*What to work on*. Please rewrite the material from the line containing "What is the separation distance of" through the end, swapping "wooden privacy fence" for "wooden garden fence" and leaving everything else as it is.

*Questions about scene geometry*.

•••••

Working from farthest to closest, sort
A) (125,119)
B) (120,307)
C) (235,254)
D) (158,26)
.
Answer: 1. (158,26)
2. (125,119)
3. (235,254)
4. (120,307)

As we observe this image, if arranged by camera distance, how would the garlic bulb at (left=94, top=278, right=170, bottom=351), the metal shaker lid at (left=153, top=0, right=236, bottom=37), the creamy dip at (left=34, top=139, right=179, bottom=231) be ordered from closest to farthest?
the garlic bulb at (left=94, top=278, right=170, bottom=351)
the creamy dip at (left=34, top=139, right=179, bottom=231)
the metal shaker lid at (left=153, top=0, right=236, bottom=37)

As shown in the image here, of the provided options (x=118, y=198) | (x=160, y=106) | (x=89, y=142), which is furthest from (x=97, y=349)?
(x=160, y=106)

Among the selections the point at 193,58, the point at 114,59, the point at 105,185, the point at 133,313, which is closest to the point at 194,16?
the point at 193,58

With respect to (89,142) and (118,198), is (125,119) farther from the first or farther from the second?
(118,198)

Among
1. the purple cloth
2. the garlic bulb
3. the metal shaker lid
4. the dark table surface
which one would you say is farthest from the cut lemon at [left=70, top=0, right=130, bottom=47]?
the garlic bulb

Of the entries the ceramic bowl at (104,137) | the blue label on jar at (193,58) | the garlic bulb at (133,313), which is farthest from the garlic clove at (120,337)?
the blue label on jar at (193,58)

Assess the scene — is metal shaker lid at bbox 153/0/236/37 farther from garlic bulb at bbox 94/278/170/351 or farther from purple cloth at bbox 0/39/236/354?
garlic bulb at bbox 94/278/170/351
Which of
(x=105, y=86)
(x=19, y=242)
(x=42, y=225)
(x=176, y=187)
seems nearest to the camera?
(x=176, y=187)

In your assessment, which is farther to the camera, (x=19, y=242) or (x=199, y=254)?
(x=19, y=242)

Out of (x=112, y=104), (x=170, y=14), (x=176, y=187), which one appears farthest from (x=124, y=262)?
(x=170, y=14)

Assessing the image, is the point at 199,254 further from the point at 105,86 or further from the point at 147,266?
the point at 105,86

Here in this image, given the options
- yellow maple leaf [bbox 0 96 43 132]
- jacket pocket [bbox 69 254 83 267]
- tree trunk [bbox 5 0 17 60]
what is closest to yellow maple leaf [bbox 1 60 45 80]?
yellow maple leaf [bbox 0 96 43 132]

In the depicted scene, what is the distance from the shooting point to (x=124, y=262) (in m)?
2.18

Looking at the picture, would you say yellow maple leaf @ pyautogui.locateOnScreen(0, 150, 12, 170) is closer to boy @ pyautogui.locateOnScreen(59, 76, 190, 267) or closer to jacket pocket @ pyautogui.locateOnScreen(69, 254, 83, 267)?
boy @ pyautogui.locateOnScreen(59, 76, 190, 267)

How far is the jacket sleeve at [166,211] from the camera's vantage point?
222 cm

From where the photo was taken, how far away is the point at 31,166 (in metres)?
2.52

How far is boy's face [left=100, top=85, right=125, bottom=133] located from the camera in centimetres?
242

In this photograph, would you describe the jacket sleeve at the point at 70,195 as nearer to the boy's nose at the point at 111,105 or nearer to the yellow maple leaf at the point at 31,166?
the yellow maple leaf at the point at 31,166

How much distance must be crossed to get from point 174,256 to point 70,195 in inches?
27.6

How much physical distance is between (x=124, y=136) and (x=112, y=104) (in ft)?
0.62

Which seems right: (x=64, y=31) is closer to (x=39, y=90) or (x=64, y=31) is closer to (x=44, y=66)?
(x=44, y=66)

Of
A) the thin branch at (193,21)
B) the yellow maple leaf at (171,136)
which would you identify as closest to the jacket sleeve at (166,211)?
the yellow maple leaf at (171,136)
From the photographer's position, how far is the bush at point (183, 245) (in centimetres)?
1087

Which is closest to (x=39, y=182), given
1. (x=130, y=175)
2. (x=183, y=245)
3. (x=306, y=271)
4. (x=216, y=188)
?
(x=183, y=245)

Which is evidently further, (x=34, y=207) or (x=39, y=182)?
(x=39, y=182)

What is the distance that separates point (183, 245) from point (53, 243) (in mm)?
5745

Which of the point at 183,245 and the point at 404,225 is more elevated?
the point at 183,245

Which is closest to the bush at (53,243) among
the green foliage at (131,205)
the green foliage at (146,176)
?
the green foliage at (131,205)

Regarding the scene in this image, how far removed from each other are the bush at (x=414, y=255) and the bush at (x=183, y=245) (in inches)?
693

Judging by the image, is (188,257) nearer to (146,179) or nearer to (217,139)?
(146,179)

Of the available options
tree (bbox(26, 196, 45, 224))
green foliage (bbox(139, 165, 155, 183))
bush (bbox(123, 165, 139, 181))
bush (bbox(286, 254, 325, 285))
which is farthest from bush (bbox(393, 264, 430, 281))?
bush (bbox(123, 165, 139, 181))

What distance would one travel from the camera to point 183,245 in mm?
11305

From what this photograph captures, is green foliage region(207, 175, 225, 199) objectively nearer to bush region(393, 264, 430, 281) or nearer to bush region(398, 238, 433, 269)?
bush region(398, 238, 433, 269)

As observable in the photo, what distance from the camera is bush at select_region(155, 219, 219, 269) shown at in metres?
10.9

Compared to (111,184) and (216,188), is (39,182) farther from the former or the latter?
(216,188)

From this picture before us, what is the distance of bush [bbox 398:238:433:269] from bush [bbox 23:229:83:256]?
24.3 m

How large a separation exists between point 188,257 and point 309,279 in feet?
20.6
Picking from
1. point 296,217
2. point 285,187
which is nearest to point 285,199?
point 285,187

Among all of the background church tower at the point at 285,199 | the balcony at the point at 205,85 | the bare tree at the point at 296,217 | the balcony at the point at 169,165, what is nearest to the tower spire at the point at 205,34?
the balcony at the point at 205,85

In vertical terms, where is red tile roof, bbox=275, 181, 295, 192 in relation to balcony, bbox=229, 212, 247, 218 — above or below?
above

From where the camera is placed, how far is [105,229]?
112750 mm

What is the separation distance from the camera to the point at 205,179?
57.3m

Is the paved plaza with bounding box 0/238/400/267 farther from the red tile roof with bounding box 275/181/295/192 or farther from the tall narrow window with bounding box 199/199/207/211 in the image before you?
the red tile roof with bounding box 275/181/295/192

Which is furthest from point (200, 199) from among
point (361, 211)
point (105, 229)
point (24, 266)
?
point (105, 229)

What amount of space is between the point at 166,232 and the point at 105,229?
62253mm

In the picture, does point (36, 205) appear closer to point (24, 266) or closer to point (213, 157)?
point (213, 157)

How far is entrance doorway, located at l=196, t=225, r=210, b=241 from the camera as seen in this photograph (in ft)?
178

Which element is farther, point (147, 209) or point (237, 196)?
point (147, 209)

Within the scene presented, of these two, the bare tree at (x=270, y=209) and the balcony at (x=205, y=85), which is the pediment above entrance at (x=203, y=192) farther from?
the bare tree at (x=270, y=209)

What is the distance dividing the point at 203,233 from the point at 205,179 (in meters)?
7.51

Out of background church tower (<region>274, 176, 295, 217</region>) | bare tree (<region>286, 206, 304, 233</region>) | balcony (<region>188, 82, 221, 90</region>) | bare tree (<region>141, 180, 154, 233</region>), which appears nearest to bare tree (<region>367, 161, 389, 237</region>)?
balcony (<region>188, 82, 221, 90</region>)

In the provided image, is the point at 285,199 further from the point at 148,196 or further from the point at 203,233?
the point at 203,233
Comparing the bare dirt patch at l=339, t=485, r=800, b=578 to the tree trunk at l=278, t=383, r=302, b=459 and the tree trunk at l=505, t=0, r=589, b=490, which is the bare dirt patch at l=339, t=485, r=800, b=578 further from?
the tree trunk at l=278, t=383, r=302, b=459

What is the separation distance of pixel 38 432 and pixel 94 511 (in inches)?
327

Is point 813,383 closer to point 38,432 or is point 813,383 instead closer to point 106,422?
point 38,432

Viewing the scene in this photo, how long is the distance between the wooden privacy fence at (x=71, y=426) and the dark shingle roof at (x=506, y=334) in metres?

•••••

*Solved problem*.
What is the separation distance of pixel 38 432 and pixel 94 511 (in inches)?
327

Is point 813,383 closer to point 38,432 or is point 813,383 instead closer to point 106,422?
point 38,432

Viewing the scene in this photo, how long is the distance between the wooden garden fence at (x=71, y=426) and the dark shingle roof at (x=506, y=334) in metres?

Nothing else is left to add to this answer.